Sorry … No, Electric Cars Will Not Cripple the Electric Grid

by Chris on September 6, 2014

I spend a lot of time reading about Tesla, electric cars, etc. My wife things I’m obsessed with the topic. I think she’s right. Anyway, today I came acrsoss a typical bearish comment where a person wrote, “What I want know is where are the generating stations going to be built to supply the power for millions of electric cars. Does anybody have the answer to this question. The whole concept is nonsense.”

This is very typical of people who have not done any math to back up their argument. They usually just feel that the electric demand would be too enormous. The kinesthetic (feeling) representational system is not a very effective way to judge these things.

So let’s do the math.

According to Ontario Ministry of Energy the average 4-person home uses 800 kilowatt hours (kWh) of electricity per month. If that same average family owned a Tesla Model S and drove the typical 20,000 km per year (1,667 km per month) this would require an additional 337 kWh. To calculate this I’m using my real-world experience where an 85 kWh battery takes me 420 km.
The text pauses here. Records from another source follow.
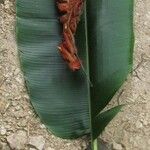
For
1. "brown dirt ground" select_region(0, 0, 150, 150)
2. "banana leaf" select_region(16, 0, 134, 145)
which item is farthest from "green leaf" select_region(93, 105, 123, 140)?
"brown dirt ground" select_region(0, 0, 150, 150)

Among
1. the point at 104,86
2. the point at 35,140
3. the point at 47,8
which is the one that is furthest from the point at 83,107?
the point at 47,8

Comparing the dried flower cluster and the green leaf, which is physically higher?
the dried flower cluster

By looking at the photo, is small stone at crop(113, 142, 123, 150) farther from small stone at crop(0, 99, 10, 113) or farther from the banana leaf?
small stone at crop(0, 99, 10, 113)

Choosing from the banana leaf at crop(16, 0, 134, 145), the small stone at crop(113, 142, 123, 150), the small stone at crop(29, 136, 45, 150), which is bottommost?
the small stone at crop(113, 142, 123, 150)

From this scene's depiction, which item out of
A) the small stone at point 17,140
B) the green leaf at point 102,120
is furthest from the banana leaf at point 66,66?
the small stone at point 17,140

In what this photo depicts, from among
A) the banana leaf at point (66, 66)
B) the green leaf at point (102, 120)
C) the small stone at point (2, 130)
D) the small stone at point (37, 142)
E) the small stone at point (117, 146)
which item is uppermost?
the banana leaf at point (66, 66)

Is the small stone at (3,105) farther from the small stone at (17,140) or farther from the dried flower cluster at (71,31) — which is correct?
the dried flower cluster at (71,31)

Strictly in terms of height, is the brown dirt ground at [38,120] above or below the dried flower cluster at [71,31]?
below

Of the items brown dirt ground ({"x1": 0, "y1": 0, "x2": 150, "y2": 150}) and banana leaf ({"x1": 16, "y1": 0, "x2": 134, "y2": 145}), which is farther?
brown dirt ground ({"x1": 0, "y1": 0, "x2": 150, "y2": 150})
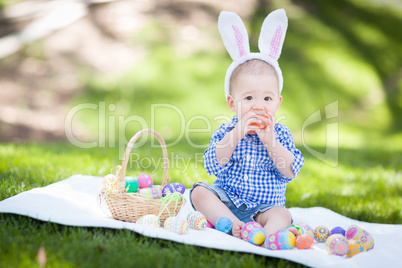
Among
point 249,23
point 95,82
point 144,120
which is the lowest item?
point 144,120

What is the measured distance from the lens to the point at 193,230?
2199mm

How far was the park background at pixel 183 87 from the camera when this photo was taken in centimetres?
406

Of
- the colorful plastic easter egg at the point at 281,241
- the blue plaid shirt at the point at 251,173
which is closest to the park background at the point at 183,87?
the blue plaid shirt at the point at 251,173

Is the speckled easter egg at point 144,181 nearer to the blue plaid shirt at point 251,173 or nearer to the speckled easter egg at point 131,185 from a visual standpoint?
the speckled easter egg at point 131,185

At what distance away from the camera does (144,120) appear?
674cm

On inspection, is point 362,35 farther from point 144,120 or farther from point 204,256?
point 204,256

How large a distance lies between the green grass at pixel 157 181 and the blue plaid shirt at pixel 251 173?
566mm

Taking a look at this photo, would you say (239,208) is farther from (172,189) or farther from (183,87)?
(183,87)

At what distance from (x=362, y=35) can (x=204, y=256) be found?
28.1 ft

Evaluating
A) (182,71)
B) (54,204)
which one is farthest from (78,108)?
(54,204)

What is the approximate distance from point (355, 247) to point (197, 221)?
777 millimetres

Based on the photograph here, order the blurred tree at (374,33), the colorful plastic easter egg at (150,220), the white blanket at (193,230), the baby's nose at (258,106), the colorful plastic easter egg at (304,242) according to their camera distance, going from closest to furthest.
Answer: the white blanket at (193,230) → the colorful plastic easter egg at (304,242) → the colorful plastic easter egg at (150,220) → the baby's nose at (258,106) → the blurred tree at (374,33)

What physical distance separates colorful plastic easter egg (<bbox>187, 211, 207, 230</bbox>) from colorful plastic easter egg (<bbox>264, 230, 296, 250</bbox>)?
34cm

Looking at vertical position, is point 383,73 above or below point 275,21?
above
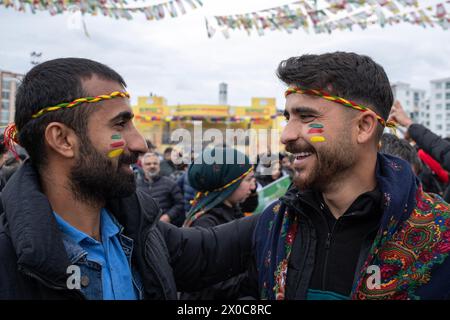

So here’s the bottom line. If every average home owned an electric car our society would consume¬†about 42% more electricity than we do today, and this considers only the residential demand. I’m totally ignoring whatever percent of total demand comes from commercial and industrial buildings, which has no correlation to electric car use. Almost all of this additional residential demand would happen at night while we’re sleeping and very little electricity is being used by other appliances.

Now consider that Tesla would have to increase their capacity by almost 30-fold just to control a single percent (yes, one percent) of the automobile market. If that were to happen, and BMW, Daimler, Ford and Nissan were all successful in competing at the same level as Tesla (measured by # of cars sold), our residential demand for electricity would rise a whopping 2%.

Is that enough math for you? Supply of electricity is not in any way, shape or form an issue.

Ryan P September 6, 2014 at 4:29 pm

Ontario also has a surplus of baseload generation. Having cars charge overnight would help use this energy instead of us exporting it to Michigan and New York at a loss so it could actually cause electricity rates to drop a bit.